- _READING PASSAGE_:

Ten years since it emerged as a medium for contemporary art, the Internet, and the work it inspires, is no longer confined by the browser window. The Web influences culture at large: it adapts to new technology, cultivates demographics, and evolves our cultural needs and norms. The works of Vuk Cosic, Lisa Jevbratt, Olia Lialina and Dragan Espenschied, Thomson & Craighead, and YOUNG-HAE CHANG HEAVY INDUSTRIES are testament to its expanding role in contemporary life.

In ASCII History of Moving Images Slovenian artist Vuk Cosic re-presents key moments in classic films as monochromatic waves of ASCII (American Standard Code for Information Exchange) characters. Cosic’s use of this universal code to depict Psycho or Battleship Potemkin draws our attention to how culturally specific artifacts are translated and viewed across cultures, both on and off the Web.

The German based artists Olia Lialina and Dragan Espenscheid also examine issues of cultural translation in their work Online Newspapers. They re-imagine how our world’s newspaper sites would appear if they had been developed not by professional web and graphic designers, but by the lay journalists whose homegrown aesthetics defined the era before the dot-com boom.

Through their work Beacon, the British artists Jon Thomson and Alison Craighead provide a real-time glimpse of the obsessions of our time by showing us, in a rhythmic, relentless stream, what people are “Googling.” The fragmented phrasing used in search queries is made public and becomes a poetic narrative—sometime shocking, other times mundane—of our culture’s almost tragic longing.

For YOUNG-HAE CHANG HEAVY INDUSTRIES’ Travels in Utopia: A Brief History of the Internet, network technology is not only the subject, but also the means of distribution for their text-based narratives. With basic Flash animation, a limited palette of colors and fonts, and a soundtrack of 1960s style bebop, their stories reside somewhere between the novella and cinema and encourage a new type of reading.

Rather than focusing on the output and use of the Internet, Swedish/American artist Lisa Jevbratt looks at its base structure and organization. The Infome Imager works mine the vast database of existing Internet protocol (IP) addresses. Using predetermined guidelines (the date, URL, length of site, or network location for instance) she assigns particular colors and patterns to IPs in a specified range. The results are part portrait, part landscape painting and wholly beautiful and abstract visions of information itself.

- _MATERIAL_:
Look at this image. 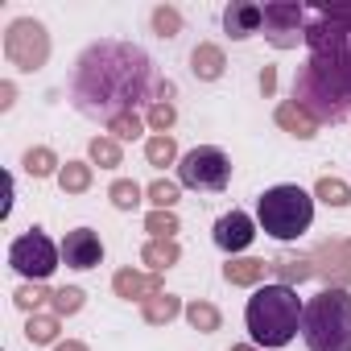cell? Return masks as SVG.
<instances>
[{"label": "cell", "mask_w": 351, "mask_h": 351, "mask_svg": "<svg viewBox=\"0 0 351 351\" xmlns=\"http://www.w3.org/2000/svg\"><path fill=\"white\" fill-rule=\"evenodd\" d=\"M269 273H273V265H269V261H252V256L223 265V281H228V285H261Z\"/></svg>", "instance_id": "e0dca14e"}, {"label": "cell", "mask_w": 351, "mask_h": 351, "mask_svg": "<svg viewBox=\"0 0 351 351\" xmlns=\"http://www.w3.org/2000/svg\"><path fill=\"white\" fill-rule=\"evenodd\" d=\"M112 289H116V298H124V302H149V298L161 293V273L120 269V273L112 277Z\"/></svg>", "instance_id": "7c38bea8"}, {"label": "cell", "mask_w": 351, "mask_h": 351, "mask_svg": "<svg viewBox=\"0 0 351 351\" xmlns=\"http://www.w3.org/2000/svg\"><path fill=\"white\" fill-rule=\"evenodd\" d=\"M153 95V62L141 46L132 42H91L71 75V104L91 116L112 124L116 116L132 112Z\"/></svg>", "instance_id": "6da1fadb"}, {"label": "cell", "mask_w": 351, "mask_h": 351, "mask_svg": "<svg viewBox=\"0 0 351 351\" xmlns=\"http://www.w3.org/2000/svg\"><path fill=\"white\" fill-rule=\"evenodd\" d=\"M62 261V248H54V240L42 228H29L25 236H17L9 244V265L25 277V281H46Z\"/></svg>", "instance_id": "52a82bcc"}, {"label": "cell", "mask_w": 351, "mask_h": 351, "mask_svg": "<svg viewBox=\"0 0 351 351\" xmlns=\"http://www.w3.org/2000/svg\"><path fill=\"white\" fill-rule=\"evenodd\" d=\"M261 25H265V9H261V5L236 0V5H228V9H223V29H228V38H236V42H244V38L261 34Z\"/></svg>", "instance_id": "4fadbf2b"}, {"label": "cell", "mask_w": 351, "mask_h": 351, "mask_svg": "<svg viewBox=\"0 0 351 351\" xmlns=\"http://www.w3.org/2000/svg\"><path fill=\"white\" fill-rule=\"evenodd\" d=\"M178 314H186V306L173 298V293H157V298L141 302V318H145L149 326H165V322H173Z\"/></svg>", "instance_id": "ac0fdd59"}, {"label": "cell", "mask_w": 351, "mask_h": 351, "mask_svg": "<svg viewBox=\"0 0 351 351\" xmlns=\"http://www.w3.org/2000/svg\"><path fill=\"white\" fill-rule=\"evenodd\" d=\"M186 322L195 326V330H203V335H211V330H219V310L211 306V302H203V298H195L191 306H186Z\"/></svg>", "instance_id": "603a6c76"}, {"label": "cell", "mask_w": 351, "mask_h": 351, "mask_svg": "<svg viewBox=\"0 0 351 351\" xmlns=\"http://www.w3.org/2000/svg\"><path fill=\"white\" fill-rule=\"evenodd\" d=\"M25 169L34 173V178H50V173H58V169H62V161L54 157V149L38 145V149H29V153H25Z\"/></svg>", "instance_id": "cb8c5ba5"}, {"label": "cell", "mask_w": 351, "mask_h": 351, "mask_svg": "<svg viewBox=\"0 0 351 351\" xmlns=\"http://www.w3.org/2000/svg\"><path fill=\"white\" fill-rule=\"evenodd\" d=\"M265 38L277 50H293L306 38V9L302 5H265Z\"/></svg>", "instance_id": "9c48e42d"}, {"label": "cell", "mask_w": 351, "mask_h": 351, "mask_svg": "<svg viewBox=\"0 0 351 351\" xmlns=\"http://www.w3.org/2000/svg\"><path fill=\"white\" fill-rule=\"evenodd\" d=\"M273 265V277L281 281V285H293V281H306V277H314V265H310V256H277V261H269Z\"/></svg>", "instance_id": "ffe728a7"}, {"label": "cell", "mask_w": 351, "mask_h": 351, "mask_svg": "<svg viewBox=\"0 0 351 351\" xmlns=\"http://www.w3.org/2000/svg\"><path fill=\"white\" fill-rule=\"evenodd\" d=\"M302 339L310 351H351V293L326 285L302 310Z\"/></svg>", "instance_id": "3957f363"}, {"label": "cell", "mask_w": 351, "mask_h": 351, "mask_svg": "<svg viewBox=\"0 0 351 351\" xmlns=\"http://www.w3.org/2000/svg\"><path fill=\"white\" fill-rule=\"evenodd\" d=\"M178 256H182L178 240H149V244L141 248V261H145L153 273H165V269H173V265H178Z\"/></svg>", "instance_id": "d6986e66"}, {"label": "cell", "mask_w": 351, "mask_h": 351, "mask_svg": "<svg viewBox=\"0 0 351 351\" xmlns=\"http://www.w3.org/2000/svg\"><path fill=\"white\" fill-rule=\"evenodd\" d=\"M314 195H318L326 207H347V203H351V186H347V182H339V178H318Z\"/></svg>", "instance_id": "83f0119b"}, {"label": "cell", "mask_w": 351, "mask_h": 351, "mask_svg": "<svg viewBox=\"0 0 351 351\" xmlns=\"http://www.w3.org/2000/svg\"><path fill=\"white\" fill-rule=\"evenodd\" d=\"M173 120H178V112H173V104H169V99H153V104H149V124H153L157 132L173 128Z\"/></svg>", "instance_id": "e575fe53"}, {"label": "cell", "mask_w": 351, "mask_h": 351, "mask_svg": "<svg viewBox=\"0 0 351 351\" xmlns=\"http://www.w3.org/2000/svg\"><path fill=\"white\" fill-rule=\"evenodd\" d=\"M145 157H149V165H157V169H165V165H173V161H182V157H178V145H173V136H165V132H157V136L145 141Z\"/></svg>", "instance_id": "7402d4cb"}, {"label": "cell", "mask_w": 351, "mask_h": 351, "mask_svg": "<svg viewBox=\"0 0 351 351\" xmlns=\"http://www.w3.org/2000/svg\"><path fill=\"white\" fill-rule=\"evenodd\" d=\"M13 95H17L13 83H0V108H13Z\"/></svg>", "instance_id": "8d00e7d4"}, {"label": "cell", "mask_w": 351, "mask_h": 351, "mask_svg": "<svg viewBox=\"0 0 351 351\" xmlns=\"http://www.w3.org/2000/svg\"><path fill=\"white\" fill-rule=\"evenodd\" d=\"M223 66H228V58H223V50H219L215 42H199V46L191 50V71H195V79L215 83V79L223 75Z\"/></svg>", "instance_id": "9a60e30c"}, {"label": "cell", "mask_w": 351, "mask_h": 351, "mask_svg": "<svg viewBox=\"0 0 351 351\" xmlns=\"http://www.w3.org/2000/svg\"><path fill=\"white\" fill-rule=\"evenodd\" d=\"M153 29H157L161 38H178V29H182V13H178V9H169V5L153 9Z\"/></svg>", "instance_id": "836d02e7"}, {"label": "cell", "mask_w": 351, "mask_h": 351, "mask_svg": "<svg viewBox=\"0 0 351 351\" xmlns=\"http://www.w3.org/2000/svg\"><path fill=\"white\" fill-rule=\"evenodd\" d=\"M25 339L29 343H54L58 339V314H29Z\"/></svg>", "instance_id": "484cf974"}, {"label": "cell", "mask_w": 351, "mask_h": 351, "mask_svg": "<svg viewBox=\"0 0 351 351\" xmlns=\"http://www.w3.org/2000/svg\"><path fill=\"white\" fill-rule=\"evenodd\" d=\"M310 261H330L326 273H330V281H335L339 289L351 281V240H330V244H322Z\"/></svg>", "instance_id": "5bb4252c"}, {"label": "cell", "mask_w": 351, "mask_h": 351, "mask_svg": "<svg viewBox=\"0 0 351 351\" xmlns=\"http://www.w3.org/2000/svg\"><path fill=\"white\" fill-rule=\"evenodd\" d=\"M252 240H256V228H252V219L244 211H228V215L215 219V244L223 252H244Z\"/></svg>", "instance_id": "8fae6325"}, {"label": "cell", "mask_w": 351, "mask_h": 351, "mask_svg": "<svg viewBox=\"0 0 351 351\" xmlns=\"http://www.w3.org/2000/svg\"><path fill=\"white\" fill-rule=\"evenodd\" d=\"M145 232L153 240H173V232H178V215H173V211H149L145 215Z\"/></svg>", "instance_id": "f1b7e54d"}, {"label": "cell", "mask_w": 351, "mask_h": 351, "mask_svg": "<svg viewBox=\"0 0 351 351\" xmlns=\"http://www.w3.org/2000/svg\"><path fill=\"white\" fill-rule=\"evenodd\" d=\"M256 223L273 240H298L314 223V199L302 186H289V182L285 186H273L256 203Z\"/></svg>", "instance_id": "277c9868"}, {"label": "cell", "mask_w": 351, "mask_h": 351, "mask_svg": "<svg viewBox=\"0 0 351 351\" xmlns=\"http://www.w3.org/2000/svg\"><path fill=\"white\" fill-rule=\"evenodd\" d=\"M293 104H302L318 124H335V120H347L351 116V95L347 87L335 79V71L318 66V62H306L298 83H293Z\"/></svg>", "instance_id": "5b68a950"}, {"label": "cell", "mask_w": 351, "mask_h": 351, "mask_svg": "<svg viewBox=\"0 0 351 351\" xmlns=\"http://www.w3.org/2000/svg\"><path fill=\"white\" fill-rule=\"evenodd\" d=\"M273 120L285 128V132H293V136H302V141H310L314 132H318V120L302 108V104H293V99H285V104H277V112H273Z\"/></svg>", "instance_id": "2e32d148"}, {"label": "cell", "mask_w": 351, "mask_h": 351, "mask_svg": "<svg viewBox=\"0 0 351 351\" xmlns=\"http://www.w3.org/2000/svg\"><path fill=\"white\" fill-rule=\"evenodd\" d=\"M5 58L17 71H42L46 58H50V34H46V25L34 21V17L13 21L9 34H5Z\"/></svg>", "instance_id": "ba28073f"}, {"label": "cell", "mask_w": 351, "mask_h": 351, "mask_svg": "<svg viewBox=\"0 0 351 351\" xmlns=\"http://www.w3.org/2000/svg\"><path fill=\"white\" fill-rule=\"evenodd\" d=\"M261 91H265V95H273V91H277V71H273V66H265V71H261Z\"/></svg>", "instance_id": "d590c367"}, {"label": "cell", "mask_w": 351, "mask_h": 351, "mask_svg": "<svg viewBox=\"0 0 351 351\" xmlns=\"http://www.w3.org/2000/svg\"><path fill=\"white\" fill-rule=\"evenodd\" d=\"M149 203L157 207V211H173V203H178V182H169V178H157L149 191Z\"/></svg>", "instance_id": "4dcf8cb0"}, {"label": "cell", "mask_w": 351, "mask_h": 351, "mask_svg": "<svg viewBox=\"0 0 351 351\" xmlns=\"http://www.w3.org/2000/svg\"><path fill=\"white\" fill-rule=\"evenodd\" d=\"M178 182L191 191H223L232 182V161L223 149L215 145H199L191 153H182L178 161Z\"/></svg>", "instance_id": "8992f818"}, {"label": "cell", "mask_w": 351, "mask_h": 351, "mask_svg": "<svg viewBox=\"0 0 351 351\" xmlns=\"http://www.w3.org/2000/svg\"><path fill=\"white\" fill-rule=\"evenodd\" d=\"M58 186H62V195H83L91 186V165L87 161H66L58 169Z\"/></svg>", "instance_id": "44dd1931"}, {"label": "cell", "mask_w": 351, "mask_h": 351, "mask_svg": "<svg viewBox=\"0 0 351 351\" xmlns=\"http://www.w3.org/2000/svg\"><path fill=\"white\" fill-rule=\"evenodd\" d=\"M54 351H87V347H83V343H79V339H66V343H58V347H54Z\"/></svg>", "instance_id": "74e56055"}, {"label": "cell", "mask_w": 351, "mask_h": 351, "mask_svg": "<svg viewBox=\"0 0 351 351\" xmlns=\"http://www.w3.org/2000/svg\"><path fill=\"white\" fill-rule=\"evenodd\" d=\"M104 261V244L91 228H75L62 236V265L66 269H95Z\"/></svg>", "instance_id": "30bf717a"}, {"label": "cell", "mask_w": 351, "mask_h": 351, "mask_svg": "<svg viewBox=\"0 0 351 351\" xmlns=\"http://www.w3.org/2000/svg\"><path fill=\"white\" fill-rule=\"evenodd\" d=\"M108 199H112V207H120V211H136V207H141V186H136L132 178H116V182L108 186Z\"/></svg>", "instance_id": "d4e9b609"}, {"label": "cell", "mask_w": 351, "mask_h": 351, "mask_svg": "<svg viewBox=\"0 0 351 351\" xmlns=\"http://www.w3.org/2000/svg\"><path fill=\"white\" fill-rule=\"evenodd\" d=\"M13 302L21 306V310H29V314H38V306L42 302H54V293L42 285V281H29V285H21L17 293H13Z\"/></svg>", "instance_id": "f546056e"}, {"label": "cell", "mask_w": 351, "mask_h": 351, "mask_svg": "<svg viewBox=\"0 0 351 351\" xmlns=\"http://www.w3.org/2000/svg\"><path fill=\"white\" fill-rule=\"evenodd\" d=\"M79 310H83V289H79V285H62V289H54V314H58V318L79 314Z\"/></svg>", "instance_id": "d6a6232c"}, {"label": "cell", "mask_w": 351, "mask_h": 351, "mask_svg": "<svg viewBox=\"0 0 351 351\" xmlns=\"http://www.w3.org/2000/svg\"><path fill=\"white\" fill-rule=\"evenodd\" d=\"M141 128H145V120H141L136 112H124V116H116V120L108 124L112 141H136V136H141Z\"/></svg>", "instance_id": "1f68e13d"}, {"label": "cell", "mask_w": 351, "mask_h": 351, "mask_svg": "<svg viewBox=\"0 0 351 351\" xmlns=\"http://www.w3.org/2000/svg\"><path fill=\"white\" fill-rule=\"evenodd\" d=\"M302 298L293 293V285H261L252 298H248V310H244V322L252 330V343L261 347H285L298 330H302Z\"/></svg>", "instance_id": "7a4b0ae2"}, {"label": "cell", "mask_w": 351, "mask_h": 351, "mask_svg": "<svg viewBox=\"0 0 351 351\" xmlns=\"http://www.w3.org/2000/svg\"><path fill=\"white\" fill-rule=\"evenodd\" d=\"M87 153H91V161L99 169H116L120 165V141H112V136H95Z\"/></svg>", "instance_id": "4316f807"}, {"label": "cell", "mask_w": 351, "mask_h": 351, "mask_svg": "<svg viewBox=\"0 0 351 351\" xmlns=\"http://www.w3.org/2000/svg\"><path fill=\"white\" fill-rule=\"evenodd\" d=\"M232 351H256V347H244V343H240V347H232Z\"/></svg>", "instance_id": "f35d334b"}]
</instances>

- _WHAT IS ASKED_:
1 - In the text on Internet art, why does Vuk Cosic's ASCII History of Moving Images make viewers think about how artifacts are translated across cultures? Explain in one to three sentences.
2 - According to the text on Internet art, what kind of soundtrack accompanies Travels in Utopia: A Brief History of the Internet?
3 - Pick up the text on Internet art after its final sentence and continue it.

- _RESULTS BY TASK_:
1 - Cosic takes culturally specific works, classic films such as Psycho and Battleship Potemkin, and re-presents their key moments in ASCII, a universal code. Depicting these films in that shared code draws attention to how such artifacts are translated and viewed across cultures, both on and off the Web.

2 - A soundtrack of 1960s style bebop.

3 -
Long working at the forefront of the medium, these artists explore the particularities of Web technology and its aesthetics and utility in projects that clearly transcend the specificity of “Internet art.” Internationally renowned and widely exhibited both on line and off these artists offer us compelling insights into our simple, everyday desire to be connected.

Vuk Cosic was the Slovenian representative to the Venice Biennale in 2001 and is the co-founder of Ljudmila — a digital media lab for artists in Slovenia. A pioneer in the medium Cosic has been widely exhibited internationally. He has recently been included in shows at the, Chelsea Art Museum in New York, the ICA in London, Villette Numerique in Paris and ZKM in Karlsruhe Germany.

Lisa Jevbratt is a Swedish/American artist and an Assistant Professor in the Media Arts and Technology Program and the Art Department at University of California Santa Barbara. Her work has been exhibited internationally in venues such as the 2002 Whitney Biennial and the New Museum in New York, the Walker Art Center in Minneapolis, Ars Electronica in Linz Austria, and Transmediale in Berlin.

Olia Lialina was born in Russia and now lives and teaches at the Merz Academie in Stuttgart, Germany. Originally a film critic, Lialina is known as the creator of some of the most powerful and influential works of network based art and art criticism. German born Dragan Espenschied is also a lecturer at Merz Academie in Stuttgart. His online work Gravity won the People’s Choice Webby Award in 2004 and he is a core member of the rock band Bodenstandig 2000. Together and separately their work has been shown in numerous online and off line venues including Ars Electronica in Linz Austria, Deitch Projects in New York, MOCA in Los Angeles, the Walker Art Center in Minneapolis and ZKM in Karlsruhe Germany.

Thomson and Craighead are London based artists who work primarily with video, sound and network technologies. Their online, site specific and installation works have been exhibited widely in venues including the Barbican Center and the Tate Modern in London, FACT in Liverpool, the New Museum in New York, SFMOMA in San Francisco, the Walker Art Center in Minneapolis and Villette Numerique in Paris.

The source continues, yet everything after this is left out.